> [STATED PROBLEM]:
Copy out the lines of the listing below, unchanged, from the line with "What item of" to the line with "1404 inches", including both of those lines and nothing more.

> [DATA PROVIDED]:

************

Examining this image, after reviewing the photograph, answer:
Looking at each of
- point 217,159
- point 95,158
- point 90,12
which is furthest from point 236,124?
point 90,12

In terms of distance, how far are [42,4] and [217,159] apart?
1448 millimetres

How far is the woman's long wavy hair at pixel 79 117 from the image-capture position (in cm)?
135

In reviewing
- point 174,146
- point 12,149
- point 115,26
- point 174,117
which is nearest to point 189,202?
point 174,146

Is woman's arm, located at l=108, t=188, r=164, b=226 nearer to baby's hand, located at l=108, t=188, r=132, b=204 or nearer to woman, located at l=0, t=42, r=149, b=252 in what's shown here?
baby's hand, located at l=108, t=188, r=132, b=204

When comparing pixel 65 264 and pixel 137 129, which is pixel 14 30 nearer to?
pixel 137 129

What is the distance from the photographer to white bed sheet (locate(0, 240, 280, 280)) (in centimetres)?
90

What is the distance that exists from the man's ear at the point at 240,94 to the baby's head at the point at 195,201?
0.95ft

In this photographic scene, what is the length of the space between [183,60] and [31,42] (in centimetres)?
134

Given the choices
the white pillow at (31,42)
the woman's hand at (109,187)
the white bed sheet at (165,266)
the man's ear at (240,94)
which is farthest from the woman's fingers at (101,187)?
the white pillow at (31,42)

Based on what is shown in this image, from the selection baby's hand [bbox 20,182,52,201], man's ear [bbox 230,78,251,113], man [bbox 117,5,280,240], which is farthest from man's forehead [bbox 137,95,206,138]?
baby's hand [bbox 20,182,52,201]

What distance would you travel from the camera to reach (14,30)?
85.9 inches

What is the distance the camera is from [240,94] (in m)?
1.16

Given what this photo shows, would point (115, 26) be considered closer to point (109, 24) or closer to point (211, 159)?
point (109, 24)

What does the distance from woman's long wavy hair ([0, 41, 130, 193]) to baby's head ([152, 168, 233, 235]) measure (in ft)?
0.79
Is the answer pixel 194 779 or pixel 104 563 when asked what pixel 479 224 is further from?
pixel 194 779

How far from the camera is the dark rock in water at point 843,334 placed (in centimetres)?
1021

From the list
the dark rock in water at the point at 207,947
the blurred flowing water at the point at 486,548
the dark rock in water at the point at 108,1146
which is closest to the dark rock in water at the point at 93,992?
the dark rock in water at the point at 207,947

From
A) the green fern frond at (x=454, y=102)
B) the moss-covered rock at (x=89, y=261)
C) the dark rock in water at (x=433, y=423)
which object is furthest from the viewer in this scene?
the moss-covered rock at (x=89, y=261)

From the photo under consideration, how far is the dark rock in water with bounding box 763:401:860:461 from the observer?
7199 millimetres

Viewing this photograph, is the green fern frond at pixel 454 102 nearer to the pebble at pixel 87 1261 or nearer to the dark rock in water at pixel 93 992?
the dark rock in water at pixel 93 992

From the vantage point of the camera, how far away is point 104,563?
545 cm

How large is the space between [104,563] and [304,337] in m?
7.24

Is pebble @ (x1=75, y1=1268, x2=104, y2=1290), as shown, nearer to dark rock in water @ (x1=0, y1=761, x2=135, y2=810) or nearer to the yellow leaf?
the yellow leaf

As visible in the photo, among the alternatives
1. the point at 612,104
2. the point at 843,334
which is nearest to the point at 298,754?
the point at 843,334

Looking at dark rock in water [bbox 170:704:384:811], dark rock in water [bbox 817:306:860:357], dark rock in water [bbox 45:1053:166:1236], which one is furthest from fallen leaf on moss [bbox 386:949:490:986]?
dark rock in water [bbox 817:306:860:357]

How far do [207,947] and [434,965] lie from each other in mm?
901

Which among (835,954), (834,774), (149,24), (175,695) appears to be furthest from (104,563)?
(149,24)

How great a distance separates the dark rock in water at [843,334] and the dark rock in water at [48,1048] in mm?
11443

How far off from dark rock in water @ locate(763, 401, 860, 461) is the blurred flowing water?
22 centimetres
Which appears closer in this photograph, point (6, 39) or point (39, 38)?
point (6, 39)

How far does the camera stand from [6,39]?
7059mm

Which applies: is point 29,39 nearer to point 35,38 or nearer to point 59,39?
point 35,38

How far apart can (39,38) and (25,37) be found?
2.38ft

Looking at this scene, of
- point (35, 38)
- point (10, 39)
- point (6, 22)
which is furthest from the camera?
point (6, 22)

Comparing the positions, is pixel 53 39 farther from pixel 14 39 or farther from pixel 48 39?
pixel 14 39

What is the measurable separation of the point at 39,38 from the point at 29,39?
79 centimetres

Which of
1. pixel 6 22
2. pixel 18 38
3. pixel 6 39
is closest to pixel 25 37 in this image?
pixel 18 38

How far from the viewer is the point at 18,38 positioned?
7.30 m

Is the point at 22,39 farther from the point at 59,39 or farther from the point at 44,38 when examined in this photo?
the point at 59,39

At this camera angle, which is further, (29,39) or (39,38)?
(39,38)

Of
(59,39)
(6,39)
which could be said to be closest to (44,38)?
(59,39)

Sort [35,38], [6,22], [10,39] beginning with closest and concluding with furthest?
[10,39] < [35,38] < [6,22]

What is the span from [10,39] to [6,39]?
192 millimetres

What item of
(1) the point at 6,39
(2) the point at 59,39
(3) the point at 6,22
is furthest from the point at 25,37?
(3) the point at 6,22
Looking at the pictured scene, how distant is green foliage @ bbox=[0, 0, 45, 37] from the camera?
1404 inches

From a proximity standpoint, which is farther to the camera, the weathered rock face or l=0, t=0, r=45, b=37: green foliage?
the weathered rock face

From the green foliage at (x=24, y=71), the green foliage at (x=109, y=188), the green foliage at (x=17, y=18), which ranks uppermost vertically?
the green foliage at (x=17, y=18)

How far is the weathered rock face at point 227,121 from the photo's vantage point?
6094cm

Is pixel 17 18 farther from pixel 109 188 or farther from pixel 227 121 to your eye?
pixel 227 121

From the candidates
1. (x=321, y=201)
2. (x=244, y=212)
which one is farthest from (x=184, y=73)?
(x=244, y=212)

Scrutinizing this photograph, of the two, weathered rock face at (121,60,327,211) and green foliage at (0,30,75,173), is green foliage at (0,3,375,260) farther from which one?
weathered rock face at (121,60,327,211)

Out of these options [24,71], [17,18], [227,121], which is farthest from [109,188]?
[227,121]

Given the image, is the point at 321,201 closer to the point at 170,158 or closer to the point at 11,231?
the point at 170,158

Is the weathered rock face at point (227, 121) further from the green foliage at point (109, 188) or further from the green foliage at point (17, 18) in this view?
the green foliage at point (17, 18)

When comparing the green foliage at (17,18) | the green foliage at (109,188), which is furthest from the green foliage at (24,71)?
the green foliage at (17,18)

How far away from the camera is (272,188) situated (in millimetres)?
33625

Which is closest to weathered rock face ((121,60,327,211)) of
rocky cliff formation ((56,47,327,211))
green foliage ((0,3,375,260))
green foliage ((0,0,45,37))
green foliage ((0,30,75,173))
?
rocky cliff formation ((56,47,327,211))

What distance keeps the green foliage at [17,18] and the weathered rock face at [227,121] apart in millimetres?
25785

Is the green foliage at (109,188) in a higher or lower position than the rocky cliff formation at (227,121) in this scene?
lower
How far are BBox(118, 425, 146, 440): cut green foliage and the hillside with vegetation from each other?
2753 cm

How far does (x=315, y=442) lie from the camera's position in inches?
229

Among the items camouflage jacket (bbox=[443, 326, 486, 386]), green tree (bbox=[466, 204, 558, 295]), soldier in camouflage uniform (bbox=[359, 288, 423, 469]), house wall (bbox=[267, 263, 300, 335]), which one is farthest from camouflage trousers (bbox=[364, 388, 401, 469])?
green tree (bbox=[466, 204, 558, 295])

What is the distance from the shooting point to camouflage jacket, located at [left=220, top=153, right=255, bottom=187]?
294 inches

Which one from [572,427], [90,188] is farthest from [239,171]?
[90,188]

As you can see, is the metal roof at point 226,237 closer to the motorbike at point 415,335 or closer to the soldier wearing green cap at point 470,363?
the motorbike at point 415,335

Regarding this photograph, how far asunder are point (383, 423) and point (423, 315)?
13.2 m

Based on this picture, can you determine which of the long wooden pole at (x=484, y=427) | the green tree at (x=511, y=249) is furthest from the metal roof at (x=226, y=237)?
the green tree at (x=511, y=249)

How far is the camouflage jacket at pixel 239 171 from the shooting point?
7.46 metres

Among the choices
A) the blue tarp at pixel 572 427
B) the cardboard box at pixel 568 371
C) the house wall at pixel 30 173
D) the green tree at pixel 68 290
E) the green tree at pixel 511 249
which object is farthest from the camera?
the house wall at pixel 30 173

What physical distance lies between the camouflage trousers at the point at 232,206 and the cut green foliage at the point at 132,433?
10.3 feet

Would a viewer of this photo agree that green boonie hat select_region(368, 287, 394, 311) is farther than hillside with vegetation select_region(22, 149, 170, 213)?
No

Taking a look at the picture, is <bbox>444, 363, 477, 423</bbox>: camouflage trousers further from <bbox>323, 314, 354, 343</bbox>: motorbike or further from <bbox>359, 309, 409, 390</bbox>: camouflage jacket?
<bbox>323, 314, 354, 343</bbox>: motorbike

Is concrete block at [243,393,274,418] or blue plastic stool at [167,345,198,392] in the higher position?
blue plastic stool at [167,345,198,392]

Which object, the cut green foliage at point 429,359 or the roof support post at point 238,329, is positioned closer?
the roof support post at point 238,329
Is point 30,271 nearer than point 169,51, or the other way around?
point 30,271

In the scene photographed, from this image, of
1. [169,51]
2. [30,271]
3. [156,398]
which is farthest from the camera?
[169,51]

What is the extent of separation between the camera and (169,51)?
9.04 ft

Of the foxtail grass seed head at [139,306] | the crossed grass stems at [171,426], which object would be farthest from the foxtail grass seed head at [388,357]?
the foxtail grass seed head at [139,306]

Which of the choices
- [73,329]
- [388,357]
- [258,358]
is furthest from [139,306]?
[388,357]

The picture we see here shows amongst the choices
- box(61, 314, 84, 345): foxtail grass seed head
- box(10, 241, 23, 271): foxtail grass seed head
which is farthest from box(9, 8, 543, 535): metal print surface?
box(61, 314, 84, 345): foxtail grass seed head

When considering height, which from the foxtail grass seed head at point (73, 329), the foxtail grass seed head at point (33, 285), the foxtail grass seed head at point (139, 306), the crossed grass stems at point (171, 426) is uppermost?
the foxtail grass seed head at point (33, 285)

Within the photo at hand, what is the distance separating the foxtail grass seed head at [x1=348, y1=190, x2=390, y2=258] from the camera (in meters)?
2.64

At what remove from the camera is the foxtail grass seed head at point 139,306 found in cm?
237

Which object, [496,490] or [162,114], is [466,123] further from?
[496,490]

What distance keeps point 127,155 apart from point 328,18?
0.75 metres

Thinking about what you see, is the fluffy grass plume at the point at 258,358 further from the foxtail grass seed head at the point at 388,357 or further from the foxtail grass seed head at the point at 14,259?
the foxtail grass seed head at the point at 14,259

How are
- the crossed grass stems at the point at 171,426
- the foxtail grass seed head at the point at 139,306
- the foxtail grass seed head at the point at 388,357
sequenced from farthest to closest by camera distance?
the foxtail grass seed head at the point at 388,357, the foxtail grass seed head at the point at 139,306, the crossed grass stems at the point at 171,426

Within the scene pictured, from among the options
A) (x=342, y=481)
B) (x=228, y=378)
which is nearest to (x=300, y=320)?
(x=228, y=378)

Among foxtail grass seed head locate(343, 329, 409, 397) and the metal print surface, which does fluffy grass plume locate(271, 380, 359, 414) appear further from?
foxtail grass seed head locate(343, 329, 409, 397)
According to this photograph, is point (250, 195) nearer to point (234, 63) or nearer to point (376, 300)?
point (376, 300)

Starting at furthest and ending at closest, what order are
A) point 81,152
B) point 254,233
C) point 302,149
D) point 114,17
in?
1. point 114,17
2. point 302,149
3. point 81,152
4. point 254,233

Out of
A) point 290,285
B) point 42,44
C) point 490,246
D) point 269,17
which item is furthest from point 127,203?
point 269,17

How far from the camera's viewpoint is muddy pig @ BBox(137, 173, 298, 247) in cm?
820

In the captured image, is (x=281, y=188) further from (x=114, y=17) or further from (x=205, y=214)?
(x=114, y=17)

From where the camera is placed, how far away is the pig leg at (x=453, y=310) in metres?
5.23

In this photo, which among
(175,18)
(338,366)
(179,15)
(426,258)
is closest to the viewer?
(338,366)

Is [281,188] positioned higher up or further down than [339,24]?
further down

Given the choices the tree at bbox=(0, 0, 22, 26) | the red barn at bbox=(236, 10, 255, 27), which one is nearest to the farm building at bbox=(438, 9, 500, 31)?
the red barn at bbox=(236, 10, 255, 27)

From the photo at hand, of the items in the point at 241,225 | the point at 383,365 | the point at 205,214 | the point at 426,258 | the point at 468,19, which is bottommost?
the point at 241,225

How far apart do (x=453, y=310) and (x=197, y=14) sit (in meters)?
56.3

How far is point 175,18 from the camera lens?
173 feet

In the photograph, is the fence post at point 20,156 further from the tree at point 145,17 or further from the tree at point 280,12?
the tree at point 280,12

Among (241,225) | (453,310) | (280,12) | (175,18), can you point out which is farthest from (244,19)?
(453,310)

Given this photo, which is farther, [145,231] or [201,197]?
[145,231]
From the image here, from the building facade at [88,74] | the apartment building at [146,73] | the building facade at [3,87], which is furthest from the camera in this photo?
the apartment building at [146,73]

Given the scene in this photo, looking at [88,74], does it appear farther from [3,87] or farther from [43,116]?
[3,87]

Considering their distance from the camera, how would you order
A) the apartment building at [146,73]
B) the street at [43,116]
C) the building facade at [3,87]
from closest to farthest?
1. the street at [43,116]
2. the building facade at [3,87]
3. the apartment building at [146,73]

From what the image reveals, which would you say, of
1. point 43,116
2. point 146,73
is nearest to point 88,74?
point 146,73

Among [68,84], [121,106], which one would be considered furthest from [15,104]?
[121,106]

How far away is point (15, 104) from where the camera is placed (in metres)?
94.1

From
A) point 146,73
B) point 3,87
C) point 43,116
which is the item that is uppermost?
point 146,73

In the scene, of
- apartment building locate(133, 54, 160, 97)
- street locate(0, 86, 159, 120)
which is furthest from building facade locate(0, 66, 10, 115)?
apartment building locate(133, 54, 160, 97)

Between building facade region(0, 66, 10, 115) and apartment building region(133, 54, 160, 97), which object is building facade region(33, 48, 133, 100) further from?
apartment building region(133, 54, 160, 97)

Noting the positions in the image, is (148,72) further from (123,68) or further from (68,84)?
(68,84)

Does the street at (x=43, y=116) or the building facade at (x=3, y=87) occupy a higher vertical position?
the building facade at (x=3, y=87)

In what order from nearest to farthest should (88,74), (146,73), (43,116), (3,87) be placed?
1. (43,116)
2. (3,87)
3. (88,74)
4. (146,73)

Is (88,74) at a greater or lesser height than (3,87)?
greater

************

> [WRITTEN ANSWER]:
What item of
(1) the point at 6,39
(2) the point at 59,39
(3) the point at 6,22
is furthest from the point at 25,37?
(3) the point at 6,22
Looking at the pictured scene, how distant is green foliage @ bbox=[0, 0, 45, 37] from the camera?
1404 inches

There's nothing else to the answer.